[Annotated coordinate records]
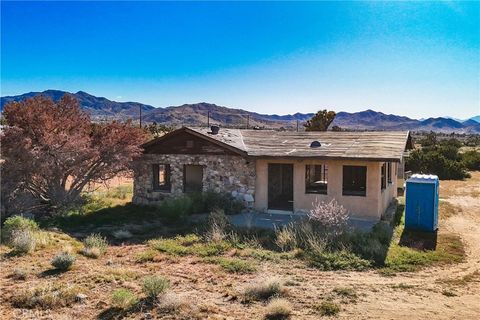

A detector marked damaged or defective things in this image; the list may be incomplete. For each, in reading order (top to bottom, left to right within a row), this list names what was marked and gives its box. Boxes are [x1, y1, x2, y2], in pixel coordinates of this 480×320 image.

rusty metal roof [188, 127, 412, 161]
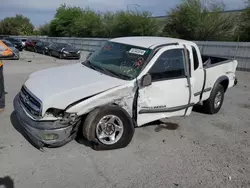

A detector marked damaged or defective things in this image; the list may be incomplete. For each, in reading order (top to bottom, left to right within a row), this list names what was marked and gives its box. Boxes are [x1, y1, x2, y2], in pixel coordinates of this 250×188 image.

crumpled hood [24, 63, 127, 114]
damaged front end [12, 94, 81, 150]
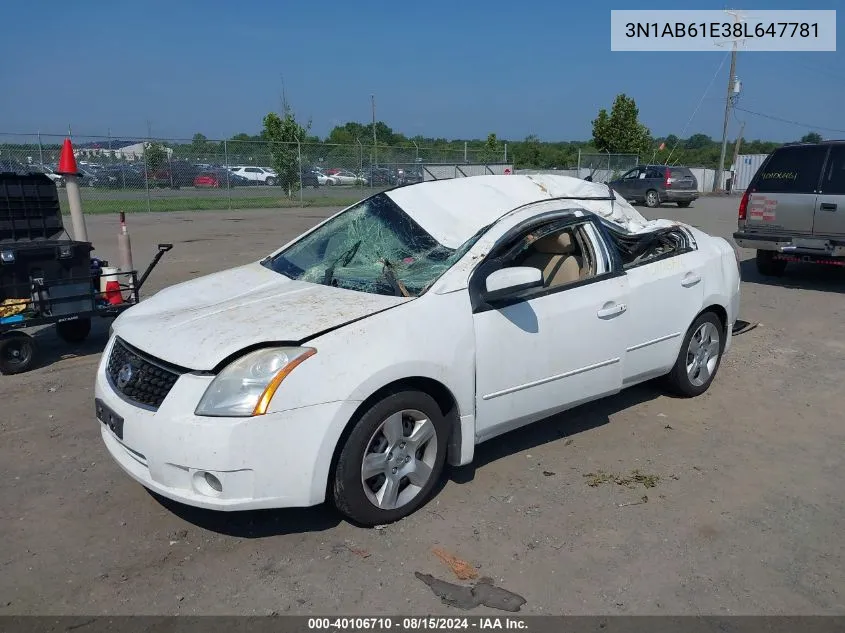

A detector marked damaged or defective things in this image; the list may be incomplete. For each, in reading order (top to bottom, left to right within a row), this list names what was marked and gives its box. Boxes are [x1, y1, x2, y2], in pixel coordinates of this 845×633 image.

shattered windshield [264, 193, 478, 296]
broken window glass [264, 193, 482, 296]
damaged white car [97, 173, 740, 524]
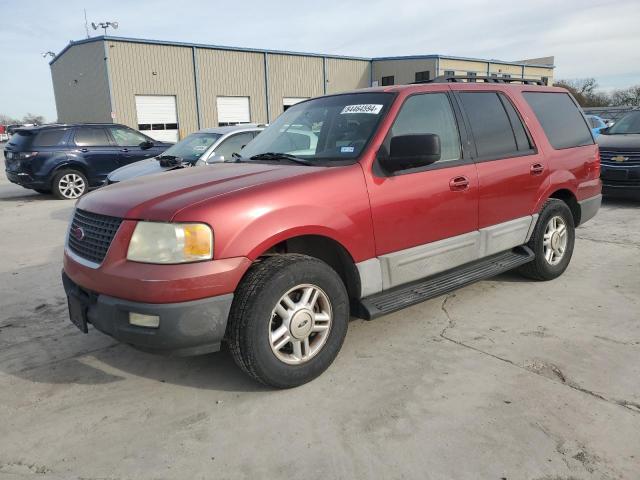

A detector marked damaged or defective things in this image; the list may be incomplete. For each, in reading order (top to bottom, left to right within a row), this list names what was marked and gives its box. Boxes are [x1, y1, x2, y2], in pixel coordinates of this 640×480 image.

cracked pavement [1, 164, 640, 476]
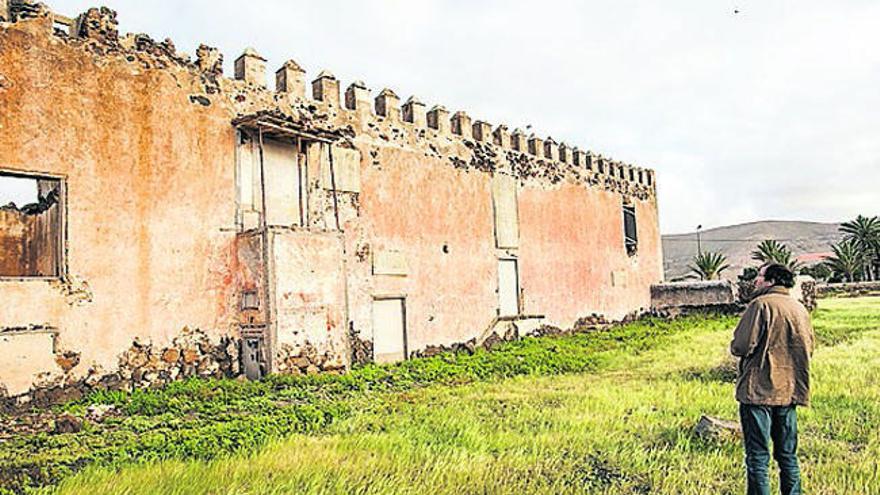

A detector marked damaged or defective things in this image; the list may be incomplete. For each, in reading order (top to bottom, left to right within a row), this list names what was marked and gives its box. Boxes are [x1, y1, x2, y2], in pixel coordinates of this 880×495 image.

broken window opening [0, 172, 63, 278]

Aim: Rewrite the material above, replacing every "damaged or defective" with "faulty" and leaving everything else unchanged. Omit the pictures from your answer.

Task response:
A detector marked faulty things in this image; the list may be incomplete. For each, in reading order (top to bottom, left to right within a row), this list names what was marked and gives its box. Boxes are [x1, y1, x2, y2], in pixel coordinates of this 480×320 image.

rusty metal roof [188, 127, 412, 161]

A detector marked faulty things in this image; the list may be incomplete. For each, in reading order (top to bottom, left to right within a row), this list names what was marked and gives its box. Boxes are [x1, y1, x2, y2], in pixel coordinates of this 250×188 image.

crumpled hood [24, 63, 127, 114]
damaged front end [12, 94, 81, 150]

A detector marked faulty things in this image; the list may be incomplete. For each, in reading order (top to bottom, left to right within a row), this list names what was marked and gives its box. Boxes are [x1, y1, x2, y2], in pixel coordinates of this 845×633 image.

shattered windshield [264, 193, 478, 296]
broken window glass [264, 193, 482, 296]
damaged white car [97, 173, 740, 524]

A detector marked faulty things in this image; the list may be incomplete. For each, in reading order (top to bottom, left to right within a row), this list names what was marked and gives its box. Boxes are [x1, y1, x2, y2], in pixel coordinates of this 640×480 image.

cracked pavement [1, 164, 640, 476]

A detector marked faulty things in this image; the list may be incomplete. For each, in reading order (top to bottom, left to right within a row), this list names what was marked and gives its box. Boxes are [x1, y1, x2, y2], in pixel coordinates of this 880×495 image.

broken window opening [0, 172, 63, 278]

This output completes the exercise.